Here is a tabular look at all the drives attached to my workstation:
| Manufacturer / | Capacity | Power | Power | Unsafe | Data | Data |
| Model | | Hours | Cycles | Shutdowns | Read | Written |
|---------------------|----------|---------|--------|-----------|---------|---------|
| OCZ Vertex 3 | 240 GB | 64245 h | 6406 | 360 | 13.2 TB | 8.9 TB |
| Crucial BX100 | 500 GB | 1338 h | 5217 | 111 | 25.1 TB | 22.0 TB |
| Samsung SSD 850 EVO | 500 GB | 27958 h | 5129 | 148 | | 14.8 TB |
| Samsung SSD 860 EVO | 1 TB | 23084 h | 3764 | 111 | | 21.2 TB |
| Samsung SSD 960 EVO | 500 GB | 4543 h | 3240 | 144 | 12.6 TB | 27.2 TB |
| Samsung SSD 980 PRO | 1 TB | 7777 h | 2897 | 127 | 36.3 TB | 28.4 TB |
All the other drives report very healthy SMART stats, although I don't for a second believe the numbers reported by the SandForce-based OCZ Vertex 3 -- that was my main drive for years around ~2011.
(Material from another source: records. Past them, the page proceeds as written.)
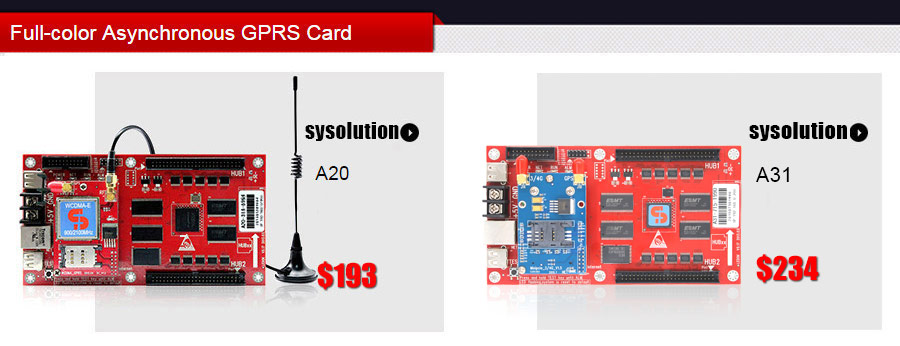 Sysolution Full-color Multifunction Card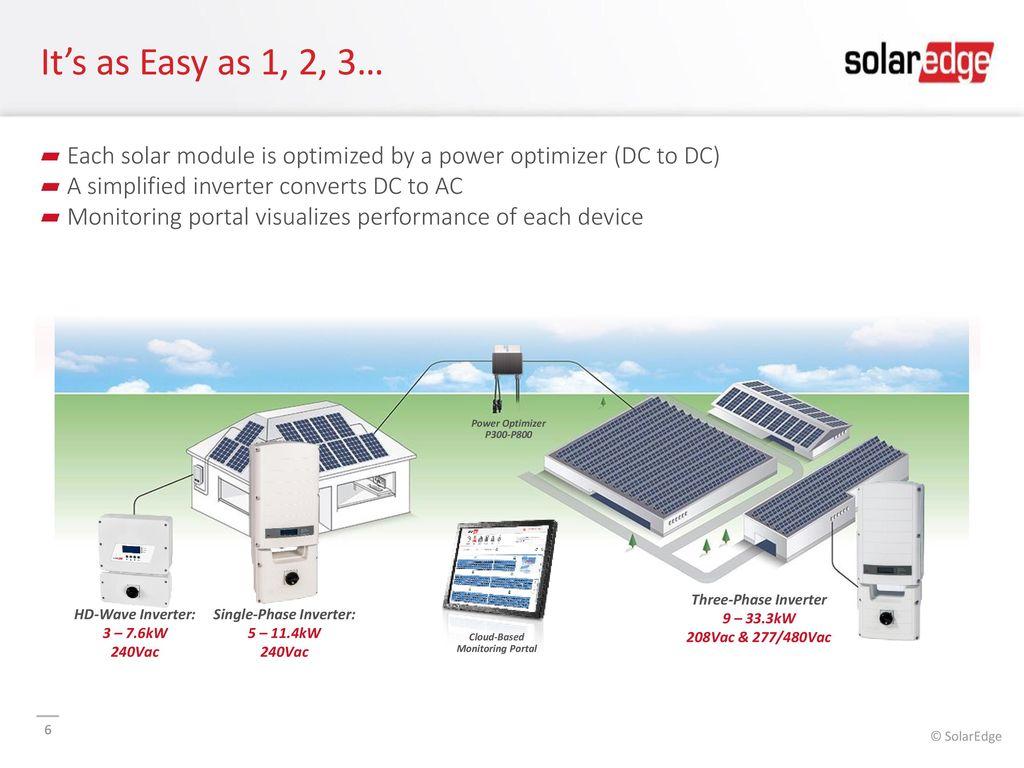 optimierer für solarmodule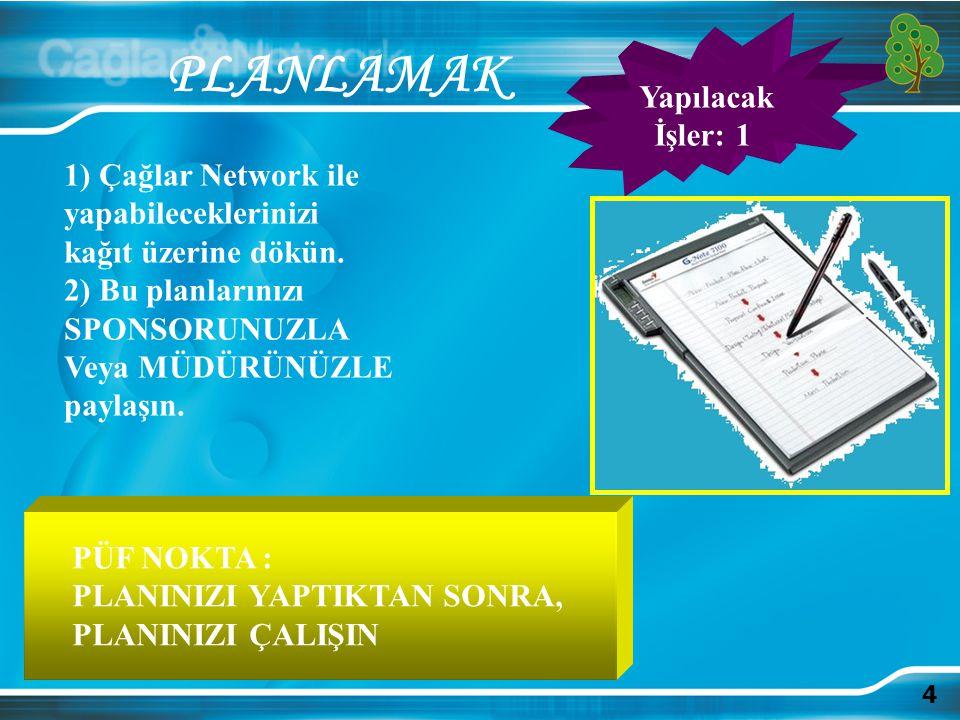 PLANLAMAK Yapılacak İşler: 1 1) Çağlar Network ile yapabileceklerinizi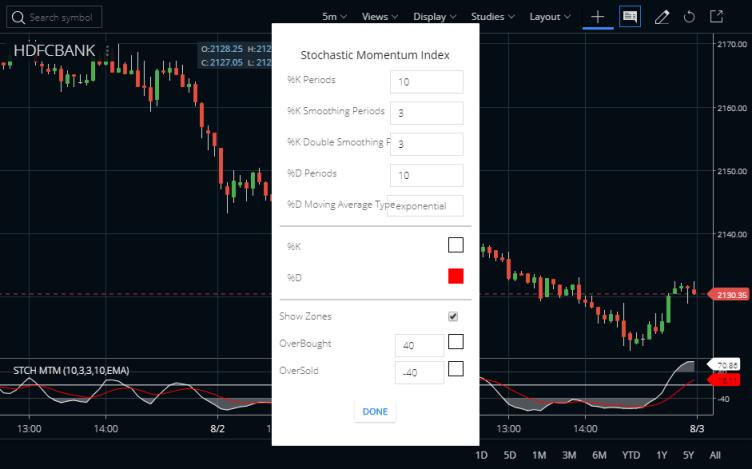 Stochastic Momentum Index Indicator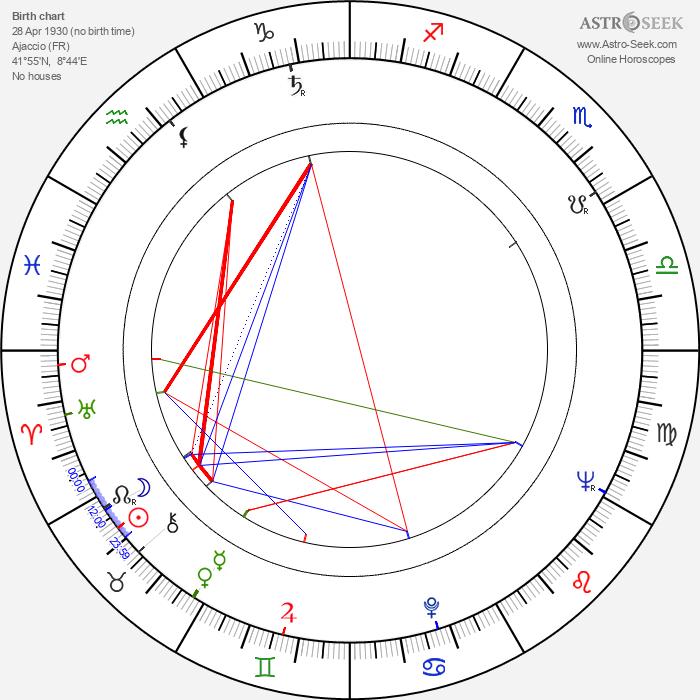 Paul Vecchiali - Astrology Natal Birth Chart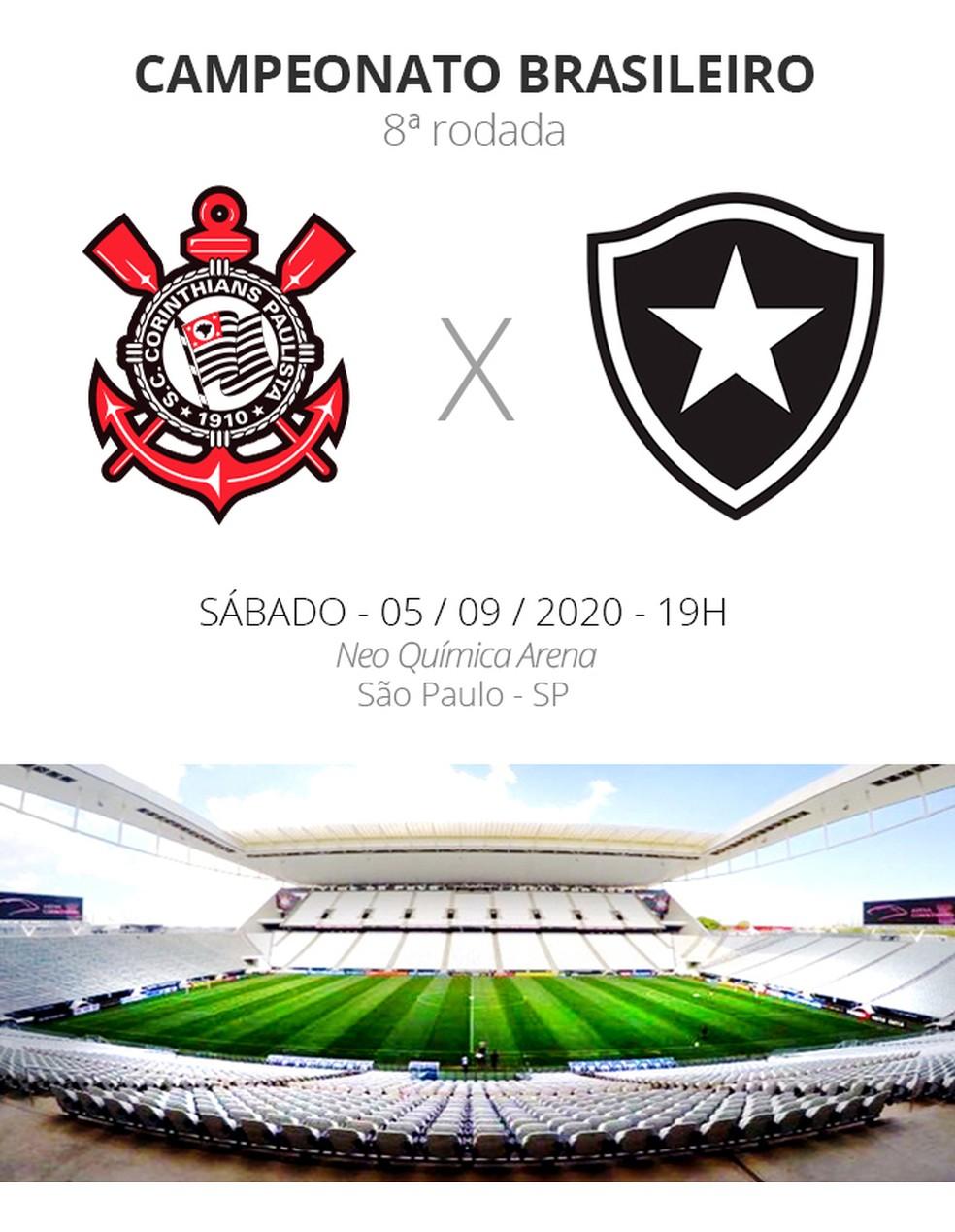 Corinthians X Botafogo Veja Onde Assistir Escalacoes Desfalques E Arbitragem Brasileirao Serie A Ge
I used to think that Samsung's EVO line was a decent brand for consumer NVMe drives, but now I'm no longer sure. I have a newer Samsung SSD 980 PRO 1TB as my dual-boot & gaming drive, fingers crossed that it won't give up so easily.
I was reminded that that drive model famously suffered from poor firmware that needed to be updated: https://www.tomshardware.com/news/samsung-980-pro-ssd-failures-firmware-update -- although it may have been mostly 2TB drives.
Regardless, I immediately ordered a Western Digital WD_BLACK SN850X 2TB as replacement after a very brief roundup of reviews. It's also a great excuse to do a clean install of Arch Linux, as the current installation had been collecting cruft since early 2020 or so. I'll write a separate post about that.
I didn't lose anything vitally important thanks to taking regular backups. I recommend that every one of you make sure to do the same -- it's easier than ever with companies like https://www.backblaze.com/ and self-hosted options like https://syncthing.net/.
Also, test that your backups actually work. Just like at work.